Most of those don’t have much to do with happiness. People smile to communicate social acceptance, to set others at ease, or even to express dominance. But it’s impossible to pull off any of these social smiles when you’re wearing a mask over your mouth and nose to reduce the risk of spreading Covid-19.
Walking around in a mask and sunglasses makes many people feel invisible. “There’s a large experience of deindividuation.”
So given the need to mask up, we have to adjust our facial expressions. One of the ways many people are doing this? Meet the Duchenne smile, named after French neurologist Guillaume-Benjamin-Amand Duchenne de Boulogne. A photographer and scientist, Duchenne did pioneering research on facial expressions in the mid 1800s, using electrical current to stimulate different parts of the face. He discovered a special smile that both lifted the corners of the mouth and crinkled the corners of the eyes. Duchenne believed that since the muscle around the eyes, the orbicularis oculi, can’t be moved voluntarily, this was the queen of smiles: one that signaled true joy.

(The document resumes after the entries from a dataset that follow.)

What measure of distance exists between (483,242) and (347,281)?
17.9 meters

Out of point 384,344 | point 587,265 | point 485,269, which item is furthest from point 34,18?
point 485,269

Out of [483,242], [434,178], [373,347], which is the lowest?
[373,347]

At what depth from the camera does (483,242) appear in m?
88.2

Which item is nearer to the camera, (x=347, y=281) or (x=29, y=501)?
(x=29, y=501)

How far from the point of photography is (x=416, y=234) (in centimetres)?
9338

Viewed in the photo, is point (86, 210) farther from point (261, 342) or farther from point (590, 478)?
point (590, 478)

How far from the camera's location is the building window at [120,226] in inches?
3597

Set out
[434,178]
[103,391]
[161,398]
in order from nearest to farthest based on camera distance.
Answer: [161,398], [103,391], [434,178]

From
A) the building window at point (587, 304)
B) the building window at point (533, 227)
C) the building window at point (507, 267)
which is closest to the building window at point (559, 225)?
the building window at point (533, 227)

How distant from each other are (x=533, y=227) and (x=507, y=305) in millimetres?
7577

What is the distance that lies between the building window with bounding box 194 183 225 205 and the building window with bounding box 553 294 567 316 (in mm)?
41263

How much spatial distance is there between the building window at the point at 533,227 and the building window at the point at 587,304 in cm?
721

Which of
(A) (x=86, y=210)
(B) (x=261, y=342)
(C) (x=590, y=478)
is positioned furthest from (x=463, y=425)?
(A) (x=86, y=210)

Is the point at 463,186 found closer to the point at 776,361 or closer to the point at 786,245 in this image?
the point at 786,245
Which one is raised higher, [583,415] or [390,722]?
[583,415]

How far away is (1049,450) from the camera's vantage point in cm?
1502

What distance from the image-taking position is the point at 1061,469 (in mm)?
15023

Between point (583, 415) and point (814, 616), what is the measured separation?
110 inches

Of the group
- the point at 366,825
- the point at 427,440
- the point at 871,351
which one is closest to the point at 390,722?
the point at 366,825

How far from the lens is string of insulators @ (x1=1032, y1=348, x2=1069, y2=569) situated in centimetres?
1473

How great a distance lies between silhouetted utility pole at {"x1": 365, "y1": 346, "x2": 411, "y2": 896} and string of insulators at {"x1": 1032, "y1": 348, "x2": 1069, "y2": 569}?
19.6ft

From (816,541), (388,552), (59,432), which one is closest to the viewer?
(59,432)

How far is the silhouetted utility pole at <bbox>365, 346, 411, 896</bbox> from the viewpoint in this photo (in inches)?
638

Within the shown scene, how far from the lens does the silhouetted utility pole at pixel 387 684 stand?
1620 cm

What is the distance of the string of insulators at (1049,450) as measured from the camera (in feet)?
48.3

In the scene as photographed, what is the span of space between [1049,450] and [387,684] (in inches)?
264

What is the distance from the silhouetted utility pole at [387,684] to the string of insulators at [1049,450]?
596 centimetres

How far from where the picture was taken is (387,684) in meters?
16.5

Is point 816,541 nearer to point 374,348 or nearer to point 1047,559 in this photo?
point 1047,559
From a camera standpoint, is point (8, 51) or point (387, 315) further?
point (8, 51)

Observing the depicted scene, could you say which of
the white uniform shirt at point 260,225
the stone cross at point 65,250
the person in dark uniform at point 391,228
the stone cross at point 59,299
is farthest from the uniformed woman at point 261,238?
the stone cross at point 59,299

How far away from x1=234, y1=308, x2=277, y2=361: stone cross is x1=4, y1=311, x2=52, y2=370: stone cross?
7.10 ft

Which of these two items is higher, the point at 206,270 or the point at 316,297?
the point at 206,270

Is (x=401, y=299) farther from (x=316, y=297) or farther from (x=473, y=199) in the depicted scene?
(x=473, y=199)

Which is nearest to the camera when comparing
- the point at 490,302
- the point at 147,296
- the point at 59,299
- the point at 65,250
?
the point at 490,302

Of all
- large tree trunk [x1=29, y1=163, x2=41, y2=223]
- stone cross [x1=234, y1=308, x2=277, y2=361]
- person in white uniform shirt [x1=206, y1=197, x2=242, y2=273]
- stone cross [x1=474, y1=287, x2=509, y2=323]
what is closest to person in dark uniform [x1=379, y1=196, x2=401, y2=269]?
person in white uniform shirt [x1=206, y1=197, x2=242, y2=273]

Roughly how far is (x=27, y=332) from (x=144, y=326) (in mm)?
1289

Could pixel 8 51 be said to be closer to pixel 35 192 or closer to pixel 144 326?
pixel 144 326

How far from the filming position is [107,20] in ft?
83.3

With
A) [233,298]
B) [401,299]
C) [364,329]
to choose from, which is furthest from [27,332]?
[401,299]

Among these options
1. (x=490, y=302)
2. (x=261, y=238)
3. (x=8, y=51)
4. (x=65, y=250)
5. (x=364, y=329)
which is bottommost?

But Msr. Duchenne never met Tyra Banks. Today, we know the Duchenne smile as the “smize,” Banks’ term for smiling with your eyes. It was one of the skills contestants had to master on the supermodel’s show America’s Next Top Model. “It conveys your energy, your inner confidence, and your aura,” says Andi Parsons, a veteran fashion model who walked the runway for Oscar de la Renta, Tom Ford, and Carolina Herrera. “That was an ingenious term. It actually works. I train new models as well so I always give Tyra her credit for smizing.”